◆ **Dataset items**:
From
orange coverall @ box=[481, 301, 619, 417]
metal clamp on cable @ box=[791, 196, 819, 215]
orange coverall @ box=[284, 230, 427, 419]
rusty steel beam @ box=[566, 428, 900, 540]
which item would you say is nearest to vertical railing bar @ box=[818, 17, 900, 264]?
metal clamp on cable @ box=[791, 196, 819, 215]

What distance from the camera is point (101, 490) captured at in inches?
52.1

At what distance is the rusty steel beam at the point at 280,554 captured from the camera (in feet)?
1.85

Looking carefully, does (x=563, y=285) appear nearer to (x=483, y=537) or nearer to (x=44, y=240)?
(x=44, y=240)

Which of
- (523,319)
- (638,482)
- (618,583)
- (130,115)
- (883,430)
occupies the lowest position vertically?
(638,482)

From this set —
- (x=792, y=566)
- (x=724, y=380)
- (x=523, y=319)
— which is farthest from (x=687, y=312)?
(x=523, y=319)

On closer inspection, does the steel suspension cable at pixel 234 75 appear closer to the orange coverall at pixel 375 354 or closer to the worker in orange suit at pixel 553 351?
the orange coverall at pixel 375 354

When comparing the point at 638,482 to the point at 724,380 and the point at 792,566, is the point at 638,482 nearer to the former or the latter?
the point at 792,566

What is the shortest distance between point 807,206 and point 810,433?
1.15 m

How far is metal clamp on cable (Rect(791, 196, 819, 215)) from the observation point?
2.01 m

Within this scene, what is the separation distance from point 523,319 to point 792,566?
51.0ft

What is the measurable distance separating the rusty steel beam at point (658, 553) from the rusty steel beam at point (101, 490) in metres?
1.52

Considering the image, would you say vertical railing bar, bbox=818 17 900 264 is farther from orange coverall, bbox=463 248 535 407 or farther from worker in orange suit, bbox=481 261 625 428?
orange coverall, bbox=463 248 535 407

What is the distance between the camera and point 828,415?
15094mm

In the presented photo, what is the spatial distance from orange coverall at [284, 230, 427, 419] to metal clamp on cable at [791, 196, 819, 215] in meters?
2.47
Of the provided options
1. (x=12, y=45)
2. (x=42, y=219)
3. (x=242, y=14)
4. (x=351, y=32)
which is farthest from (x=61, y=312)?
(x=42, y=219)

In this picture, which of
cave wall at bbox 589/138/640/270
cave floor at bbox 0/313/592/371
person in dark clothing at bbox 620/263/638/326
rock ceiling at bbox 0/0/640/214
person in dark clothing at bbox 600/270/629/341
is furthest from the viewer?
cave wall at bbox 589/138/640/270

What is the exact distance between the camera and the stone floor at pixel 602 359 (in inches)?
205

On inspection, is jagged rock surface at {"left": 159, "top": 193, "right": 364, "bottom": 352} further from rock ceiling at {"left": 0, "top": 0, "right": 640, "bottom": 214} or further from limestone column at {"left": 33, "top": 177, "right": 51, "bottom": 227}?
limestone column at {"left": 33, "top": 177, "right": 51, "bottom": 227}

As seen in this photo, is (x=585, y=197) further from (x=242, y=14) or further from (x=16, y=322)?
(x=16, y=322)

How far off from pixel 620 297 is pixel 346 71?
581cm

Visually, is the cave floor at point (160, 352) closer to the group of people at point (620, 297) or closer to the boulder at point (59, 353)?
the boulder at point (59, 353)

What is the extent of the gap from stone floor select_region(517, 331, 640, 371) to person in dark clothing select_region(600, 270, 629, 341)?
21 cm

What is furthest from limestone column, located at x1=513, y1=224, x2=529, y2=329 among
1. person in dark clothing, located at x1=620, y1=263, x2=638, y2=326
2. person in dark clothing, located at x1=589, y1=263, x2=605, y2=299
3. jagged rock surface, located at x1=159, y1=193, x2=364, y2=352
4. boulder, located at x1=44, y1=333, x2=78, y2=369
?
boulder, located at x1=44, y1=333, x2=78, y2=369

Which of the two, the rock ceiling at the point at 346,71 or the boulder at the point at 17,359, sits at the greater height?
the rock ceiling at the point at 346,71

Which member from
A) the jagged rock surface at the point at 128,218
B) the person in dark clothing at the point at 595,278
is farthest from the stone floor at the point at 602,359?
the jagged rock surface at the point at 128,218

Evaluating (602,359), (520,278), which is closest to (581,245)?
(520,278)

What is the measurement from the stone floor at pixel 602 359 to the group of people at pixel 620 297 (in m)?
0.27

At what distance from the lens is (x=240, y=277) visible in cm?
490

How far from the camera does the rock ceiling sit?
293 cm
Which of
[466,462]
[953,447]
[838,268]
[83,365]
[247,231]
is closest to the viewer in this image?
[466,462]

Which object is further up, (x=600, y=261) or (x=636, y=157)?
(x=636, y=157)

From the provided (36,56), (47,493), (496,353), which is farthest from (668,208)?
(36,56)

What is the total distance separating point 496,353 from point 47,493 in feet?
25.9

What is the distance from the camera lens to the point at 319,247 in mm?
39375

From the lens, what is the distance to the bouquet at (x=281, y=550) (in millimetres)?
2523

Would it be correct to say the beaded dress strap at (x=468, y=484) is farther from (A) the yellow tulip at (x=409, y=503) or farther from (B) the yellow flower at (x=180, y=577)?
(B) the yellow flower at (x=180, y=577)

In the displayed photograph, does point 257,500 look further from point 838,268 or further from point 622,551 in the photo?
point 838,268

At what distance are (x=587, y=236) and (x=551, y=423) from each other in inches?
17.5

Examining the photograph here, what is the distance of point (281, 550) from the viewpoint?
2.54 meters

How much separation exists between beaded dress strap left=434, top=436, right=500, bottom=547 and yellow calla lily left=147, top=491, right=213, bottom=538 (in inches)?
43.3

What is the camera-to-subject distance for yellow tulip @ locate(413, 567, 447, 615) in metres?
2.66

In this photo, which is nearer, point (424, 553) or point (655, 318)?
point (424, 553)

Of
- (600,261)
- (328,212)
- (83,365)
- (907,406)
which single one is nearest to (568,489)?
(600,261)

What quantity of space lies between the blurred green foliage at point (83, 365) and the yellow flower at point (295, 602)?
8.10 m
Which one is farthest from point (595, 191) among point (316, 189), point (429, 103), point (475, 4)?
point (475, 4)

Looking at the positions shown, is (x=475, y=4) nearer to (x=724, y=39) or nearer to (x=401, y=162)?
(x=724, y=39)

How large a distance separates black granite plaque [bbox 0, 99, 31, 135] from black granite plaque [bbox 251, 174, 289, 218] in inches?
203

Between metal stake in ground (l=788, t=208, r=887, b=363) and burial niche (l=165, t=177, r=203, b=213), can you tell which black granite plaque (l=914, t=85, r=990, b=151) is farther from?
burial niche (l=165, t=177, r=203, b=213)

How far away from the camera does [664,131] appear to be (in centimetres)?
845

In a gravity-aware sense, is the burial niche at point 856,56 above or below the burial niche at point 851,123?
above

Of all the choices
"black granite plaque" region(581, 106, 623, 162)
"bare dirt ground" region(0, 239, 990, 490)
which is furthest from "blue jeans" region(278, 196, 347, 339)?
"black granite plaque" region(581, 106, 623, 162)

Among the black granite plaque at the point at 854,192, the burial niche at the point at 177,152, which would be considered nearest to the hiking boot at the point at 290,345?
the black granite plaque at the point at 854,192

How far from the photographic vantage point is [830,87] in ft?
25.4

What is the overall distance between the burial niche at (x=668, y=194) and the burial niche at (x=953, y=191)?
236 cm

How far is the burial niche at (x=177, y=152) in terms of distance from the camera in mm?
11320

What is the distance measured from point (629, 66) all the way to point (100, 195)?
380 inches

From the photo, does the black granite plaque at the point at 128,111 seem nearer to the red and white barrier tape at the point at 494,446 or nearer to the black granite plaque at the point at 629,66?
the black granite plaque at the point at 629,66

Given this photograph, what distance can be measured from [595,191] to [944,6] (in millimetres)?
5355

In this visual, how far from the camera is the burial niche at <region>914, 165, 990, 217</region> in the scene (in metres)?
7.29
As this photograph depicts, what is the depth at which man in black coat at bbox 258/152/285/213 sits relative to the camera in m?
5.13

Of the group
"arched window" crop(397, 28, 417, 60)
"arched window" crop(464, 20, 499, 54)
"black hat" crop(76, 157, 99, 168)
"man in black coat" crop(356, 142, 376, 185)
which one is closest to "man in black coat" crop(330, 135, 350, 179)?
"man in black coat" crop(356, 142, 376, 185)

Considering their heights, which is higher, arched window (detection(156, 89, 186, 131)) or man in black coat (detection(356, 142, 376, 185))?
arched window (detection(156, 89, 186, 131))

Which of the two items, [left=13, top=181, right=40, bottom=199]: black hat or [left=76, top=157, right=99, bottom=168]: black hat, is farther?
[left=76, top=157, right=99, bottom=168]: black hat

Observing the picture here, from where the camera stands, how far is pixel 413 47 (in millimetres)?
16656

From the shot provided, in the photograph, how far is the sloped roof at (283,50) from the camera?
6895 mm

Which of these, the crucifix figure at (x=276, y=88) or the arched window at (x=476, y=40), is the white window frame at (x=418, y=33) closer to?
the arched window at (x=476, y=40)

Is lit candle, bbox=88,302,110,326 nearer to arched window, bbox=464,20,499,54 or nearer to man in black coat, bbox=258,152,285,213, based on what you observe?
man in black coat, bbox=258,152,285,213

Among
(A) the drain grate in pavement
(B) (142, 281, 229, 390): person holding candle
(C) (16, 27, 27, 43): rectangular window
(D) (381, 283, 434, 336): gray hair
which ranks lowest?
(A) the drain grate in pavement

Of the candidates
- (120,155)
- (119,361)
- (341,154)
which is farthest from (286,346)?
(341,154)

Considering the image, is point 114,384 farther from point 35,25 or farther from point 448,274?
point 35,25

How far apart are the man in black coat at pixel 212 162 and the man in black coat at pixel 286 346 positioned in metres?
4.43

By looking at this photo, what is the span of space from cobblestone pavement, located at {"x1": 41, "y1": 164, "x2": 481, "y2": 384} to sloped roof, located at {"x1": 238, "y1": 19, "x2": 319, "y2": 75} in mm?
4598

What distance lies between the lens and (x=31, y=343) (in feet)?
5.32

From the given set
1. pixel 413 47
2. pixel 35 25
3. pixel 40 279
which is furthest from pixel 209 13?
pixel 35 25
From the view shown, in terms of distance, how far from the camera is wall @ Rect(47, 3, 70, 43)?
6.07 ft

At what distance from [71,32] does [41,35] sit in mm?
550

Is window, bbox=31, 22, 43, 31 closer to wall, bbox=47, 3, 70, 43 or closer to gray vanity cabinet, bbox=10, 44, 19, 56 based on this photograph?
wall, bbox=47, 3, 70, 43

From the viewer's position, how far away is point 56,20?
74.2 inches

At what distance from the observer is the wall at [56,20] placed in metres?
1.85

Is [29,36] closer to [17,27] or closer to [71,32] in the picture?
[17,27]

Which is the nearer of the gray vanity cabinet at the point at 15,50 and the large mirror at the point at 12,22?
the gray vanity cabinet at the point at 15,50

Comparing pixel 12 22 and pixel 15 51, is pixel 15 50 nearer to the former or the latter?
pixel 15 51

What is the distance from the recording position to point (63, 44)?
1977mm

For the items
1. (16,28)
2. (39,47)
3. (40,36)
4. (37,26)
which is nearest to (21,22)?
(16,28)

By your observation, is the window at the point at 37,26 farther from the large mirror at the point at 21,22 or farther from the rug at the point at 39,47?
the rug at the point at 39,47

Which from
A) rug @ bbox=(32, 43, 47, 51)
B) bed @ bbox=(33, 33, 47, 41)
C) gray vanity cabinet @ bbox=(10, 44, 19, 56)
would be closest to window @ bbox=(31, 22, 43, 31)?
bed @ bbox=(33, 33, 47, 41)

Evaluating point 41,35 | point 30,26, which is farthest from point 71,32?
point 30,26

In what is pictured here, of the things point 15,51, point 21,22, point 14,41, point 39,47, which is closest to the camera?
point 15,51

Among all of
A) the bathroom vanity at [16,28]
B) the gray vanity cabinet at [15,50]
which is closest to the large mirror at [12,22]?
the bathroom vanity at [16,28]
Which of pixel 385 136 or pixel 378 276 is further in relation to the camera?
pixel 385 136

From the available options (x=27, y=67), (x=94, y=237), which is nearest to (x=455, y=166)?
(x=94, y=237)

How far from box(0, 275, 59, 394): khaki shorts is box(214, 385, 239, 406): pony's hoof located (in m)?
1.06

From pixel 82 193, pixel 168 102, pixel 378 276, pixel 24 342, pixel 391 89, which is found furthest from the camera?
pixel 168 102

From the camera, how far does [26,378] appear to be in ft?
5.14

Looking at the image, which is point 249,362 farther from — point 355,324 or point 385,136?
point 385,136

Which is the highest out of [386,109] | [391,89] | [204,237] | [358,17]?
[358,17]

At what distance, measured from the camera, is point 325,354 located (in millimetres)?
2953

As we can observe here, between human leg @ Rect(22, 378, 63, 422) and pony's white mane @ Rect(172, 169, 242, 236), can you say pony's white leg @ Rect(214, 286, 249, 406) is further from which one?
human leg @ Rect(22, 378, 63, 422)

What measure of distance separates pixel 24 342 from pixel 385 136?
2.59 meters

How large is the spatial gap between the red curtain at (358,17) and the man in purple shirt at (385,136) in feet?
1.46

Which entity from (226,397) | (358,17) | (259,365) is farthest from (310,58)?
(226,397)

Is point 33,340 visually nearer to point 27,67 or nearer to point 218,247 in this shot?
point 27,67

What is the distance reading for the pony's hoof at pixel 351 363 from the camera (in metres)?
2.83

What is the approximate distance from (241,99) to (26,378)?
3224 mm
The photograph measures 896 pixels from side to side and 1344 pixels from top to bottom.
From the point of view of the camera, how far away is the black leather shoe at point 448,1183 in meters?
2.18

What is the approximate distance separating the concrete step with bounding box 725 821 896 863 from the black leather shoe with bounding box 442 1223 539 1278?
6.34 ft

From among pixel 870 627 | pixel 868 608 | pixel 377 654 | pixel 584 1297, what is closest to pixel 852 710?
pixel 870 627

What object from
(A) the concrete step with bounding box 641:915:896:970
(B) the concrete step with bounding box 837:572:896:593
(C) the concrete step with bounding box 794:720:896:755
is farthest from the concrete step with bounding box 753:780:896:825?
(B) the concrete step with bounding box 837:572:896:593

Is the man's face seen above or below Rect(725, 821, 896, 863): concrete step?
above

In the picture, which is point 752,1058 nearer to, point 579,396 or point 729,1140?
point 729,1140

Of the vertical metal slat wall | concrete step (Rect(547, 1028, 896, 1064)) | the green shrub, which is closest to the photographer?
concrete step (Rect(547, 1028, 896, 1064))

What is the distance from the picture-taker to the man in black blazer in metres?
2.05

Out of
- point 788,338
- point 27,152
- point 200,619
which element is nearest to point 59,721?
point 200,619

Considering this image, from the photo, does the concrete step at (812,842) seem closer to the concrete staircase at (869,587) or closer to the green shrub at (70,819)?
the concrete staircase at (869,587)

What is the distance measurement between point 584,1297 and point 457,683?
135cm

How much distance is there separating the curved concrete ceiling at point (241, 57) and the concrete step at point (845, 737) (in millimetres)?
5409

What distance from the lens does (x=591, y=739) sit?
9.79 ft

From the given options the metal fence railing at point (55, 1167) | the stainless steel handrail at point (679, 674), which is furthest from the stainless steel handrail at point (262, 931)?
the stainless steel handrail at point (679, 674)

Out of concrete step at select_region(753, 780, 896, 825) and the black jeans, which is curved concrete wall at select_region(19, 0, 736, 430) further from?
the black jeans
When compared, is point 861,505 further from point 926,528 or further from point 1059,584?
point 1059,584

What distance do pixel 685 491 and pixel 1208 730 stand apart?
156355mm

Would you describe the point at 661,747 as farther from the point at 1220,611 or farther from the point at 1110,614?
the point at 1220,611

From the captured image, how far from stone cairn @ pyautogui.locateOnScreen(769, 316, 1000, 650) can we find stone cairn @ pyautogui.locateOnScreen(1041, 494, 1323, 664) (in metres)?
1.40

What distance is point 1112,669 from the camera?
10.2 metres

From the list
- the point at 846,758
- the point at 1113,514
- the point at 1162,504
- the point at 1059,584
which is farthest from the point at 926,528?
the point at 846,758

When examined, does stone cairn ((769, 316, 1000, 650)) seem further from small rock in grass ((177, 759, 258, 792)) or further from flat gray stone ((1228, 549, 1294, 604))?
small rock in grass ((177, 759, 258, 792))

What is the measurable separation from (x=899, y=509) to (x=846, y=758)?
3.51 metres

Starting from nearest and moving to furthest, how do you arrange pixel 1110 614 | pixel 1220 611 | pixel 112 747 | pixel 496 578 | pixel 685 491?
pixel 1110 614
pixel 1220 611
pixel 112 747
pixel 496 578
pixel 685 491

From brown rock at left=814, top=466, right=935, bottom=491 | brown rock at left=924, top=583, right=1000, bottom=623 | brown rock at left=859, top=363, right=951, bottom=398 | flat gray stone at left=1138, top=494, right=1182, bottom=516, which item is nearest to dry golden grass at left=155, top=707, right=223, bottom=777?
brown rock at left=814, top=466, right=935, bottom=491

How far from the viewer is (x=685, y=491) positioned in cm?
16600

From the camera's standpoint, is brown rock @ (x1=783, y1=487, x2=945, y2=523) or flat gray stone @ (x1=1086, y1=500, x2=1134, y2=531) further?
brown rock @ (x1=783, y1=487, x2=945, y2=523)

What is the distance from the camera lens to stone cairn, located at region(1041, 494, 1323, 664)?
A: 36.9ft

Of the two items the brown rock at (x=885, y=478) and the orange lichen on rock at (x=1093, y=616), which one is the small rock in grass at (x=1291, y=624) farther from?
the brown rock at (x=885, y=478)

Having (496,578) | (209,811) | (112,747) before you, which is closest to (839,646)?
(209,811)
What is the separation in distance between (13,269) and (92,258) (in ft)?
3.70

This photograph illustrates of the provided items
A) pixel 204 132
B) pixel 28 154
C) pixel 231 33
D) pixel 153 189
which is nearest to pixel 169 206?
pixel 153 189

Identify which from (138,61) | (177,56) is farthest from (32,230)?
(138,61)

◆ **TASK INSTRUCTIONS**: What needs duplicating is the run of lines from the one containing "How far from the viewer" through the last line of the entries above, exact and complete.

◆ **TASK ANSWER**:
How far from the viewer is (x=685, y=491) positioned in cm?
16600

From the camera's standpoint, is brown rock @ (x1=783, y1=487, x2=945, y2=523) or flat gray stone @ (x1=1086, y1=500, x2=1134, y2=531) further?
brown rock @ (x1=783, y1=487, x2=945, y2=523)

What is the distance from the camera lens to stone cairn, located at region(1041, 494, 1323, 664)?
A: 36.9ft

Of the two items the brown rock at (x=885, y=478) and the orange lichen on rock at (x=1093, y=616), which one is the small rock in grass at (x=1291, y=624) farther from?
the brown rock at (x=885, y=478)

Having (496,578) | (209,811) | (112,747) before you, which is closest to (839,646)?
(209,811)
What is the separation in distance between (13,269) and (92,258) (in ft)?
3.70

This photograph illustrates of the provided items
A) pixel 204 132
B) pixel 28 154
C) pixel 231 33
D) pixel 153 189
which is nearest to pixel 169 206?
pixel 153 189

Identify which from (138,61) | (177,56) is farthest from (32,230)?
(138,61)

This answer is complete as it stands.